Introduction

When it comes to network automation tooling the landscape is vast and can seem daunting. The key to navigating this landscape is understanding the role of each tool. To do this the landscape can be broken down into the following domains:

  • Configuration Management
  • Monitoring and Logging
  • Testing and Compliance
  • Source of Truth
  • Version Control Systems
  • Automation Hub and Continuous Integration/Continuous Delivery [CI/CD]
  • Event-Driven Automation
  • Infrastructure as Code (IaC) Orchestration
  • Security

image1
Figure 1 - Network Automation Landscape.

Configuration Management

There are multiple tools that excel in this space and have different approaches on configuration generation and deployment. Among the most popular are:

Ansible

Ansible is an open source IT automation engine, based upon an agentless architecture.

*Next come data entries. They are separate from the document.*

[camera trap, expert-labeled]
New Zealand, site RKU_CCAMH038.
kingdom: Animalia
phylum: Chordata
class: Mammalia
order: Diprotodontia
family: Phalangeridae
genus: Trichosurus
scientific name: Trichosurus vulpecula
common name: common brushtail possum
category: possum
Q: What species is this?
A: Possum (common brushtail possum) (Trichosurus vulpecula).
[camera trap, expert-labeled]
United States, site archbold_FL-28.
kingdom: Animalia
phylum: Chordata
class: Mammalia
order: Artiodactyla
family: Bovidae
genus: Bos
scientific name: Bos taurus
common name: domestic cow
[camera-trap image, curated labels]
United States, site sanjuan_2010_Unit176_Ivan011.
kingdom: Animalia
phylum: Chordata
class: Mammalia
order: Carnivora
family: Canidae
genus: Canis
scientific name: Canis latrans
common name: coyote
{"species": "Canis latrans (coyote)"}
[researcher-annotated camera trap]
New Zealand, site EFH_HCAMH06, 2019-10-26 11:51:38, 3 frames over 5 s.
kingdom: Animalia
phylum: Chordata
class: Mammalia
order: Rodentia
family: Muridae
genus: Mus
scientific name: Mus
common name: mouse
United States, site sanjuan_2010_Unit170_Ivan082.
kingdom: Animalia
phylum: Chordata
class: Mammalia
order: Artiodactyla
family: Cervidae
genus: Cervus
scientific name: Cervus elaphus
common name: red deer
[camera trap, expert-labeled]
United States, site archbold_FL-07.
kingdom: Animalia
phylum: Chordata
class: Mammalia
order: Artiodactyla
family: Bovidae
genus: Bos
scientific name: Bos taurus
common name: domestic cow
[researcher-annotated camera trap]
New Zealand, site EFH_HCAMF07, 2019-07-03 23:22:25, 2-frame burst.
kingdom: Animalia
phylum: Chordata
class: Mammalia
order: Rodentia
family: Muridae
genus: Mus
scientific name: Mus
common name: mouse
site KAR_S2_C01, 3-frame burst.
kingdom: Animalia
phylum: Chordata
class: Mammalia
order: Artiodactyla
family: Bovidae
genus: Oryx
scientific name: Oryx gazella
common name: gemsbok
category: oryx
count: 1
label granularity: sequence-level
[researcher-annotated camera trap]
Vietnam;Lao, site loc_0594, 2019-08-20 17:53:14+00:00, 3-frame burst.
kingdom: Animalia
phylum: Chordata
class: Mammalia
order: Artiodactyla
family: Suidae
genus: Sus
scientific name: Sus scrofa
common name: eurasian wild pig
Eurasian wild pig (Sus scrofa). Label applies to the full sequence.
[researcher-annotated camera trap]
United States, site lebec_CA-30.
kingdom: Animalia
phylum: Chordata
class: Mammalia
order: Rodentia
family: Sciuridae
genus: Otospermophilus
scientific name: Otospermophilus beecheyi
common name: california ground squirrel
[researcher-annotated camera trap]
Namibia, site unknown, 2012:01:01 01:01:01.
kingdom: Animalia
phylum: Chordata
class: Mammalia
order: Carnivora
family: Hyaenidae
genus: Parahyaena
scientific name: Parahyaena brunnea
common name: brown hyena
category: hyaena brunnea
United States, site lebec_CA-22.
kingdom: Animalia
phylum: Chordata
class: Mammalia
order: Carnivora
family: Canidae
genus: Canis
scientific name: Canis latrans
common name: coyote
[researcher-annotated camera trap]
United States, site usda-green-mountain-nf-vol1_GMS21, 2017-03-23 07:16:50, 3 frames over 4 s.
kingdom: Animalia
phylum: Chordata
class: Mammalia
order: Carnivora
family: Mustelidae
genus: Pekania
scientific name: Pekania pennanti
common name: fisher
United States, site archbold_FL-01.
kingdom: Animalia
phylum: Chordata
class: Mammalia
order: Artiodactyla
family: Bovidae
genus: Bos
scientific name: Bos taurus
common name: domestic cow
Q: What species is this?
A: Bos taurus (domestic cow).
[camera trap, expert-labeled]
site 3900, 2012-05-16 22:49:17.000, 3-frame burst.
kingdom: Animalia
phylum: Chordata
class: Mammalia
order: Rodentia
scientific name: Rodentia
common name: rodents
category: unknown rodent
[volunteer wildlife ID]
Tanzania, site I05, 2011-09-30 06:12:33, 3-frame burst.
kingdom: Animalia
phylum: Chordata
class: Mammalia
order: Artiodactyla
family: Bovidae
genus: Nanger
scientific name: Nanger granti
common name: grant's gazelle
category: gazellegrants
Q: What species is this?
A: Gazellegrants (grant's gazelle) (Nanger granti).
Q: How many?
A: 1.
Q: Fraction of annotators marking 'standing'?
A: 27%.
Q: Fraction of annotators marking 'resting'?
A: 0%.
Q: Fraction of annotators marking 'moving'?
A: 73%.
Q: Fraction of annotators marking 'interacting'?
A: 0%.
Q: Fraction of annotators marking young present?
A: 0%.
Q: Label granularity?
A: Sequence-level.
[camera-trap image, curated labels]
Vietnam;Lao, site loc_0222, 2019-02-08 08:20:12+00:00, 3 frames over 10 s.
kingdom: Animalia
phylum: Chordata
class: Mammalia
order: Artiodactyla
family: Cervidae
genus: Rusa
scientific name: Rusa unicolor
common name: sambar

It works by connecting to nodes, automating software provisioning, configuration management, and application deployment.

image7
Figure 2 - Ansible model.[1]

SaltStack

SaltStack as known as Salt contains a flexible configuration management framework, which is built on the remote execution core. This framework executes on the minions, allowing effortless, simultaneous configuration on hosts, by rendering language-specific state files.

Netmiko/NAPALM/Nornir

Netmiko/NAPALM/Nornir are python based libraries and tools that perform different tasks, but when put together can be used for configuration management.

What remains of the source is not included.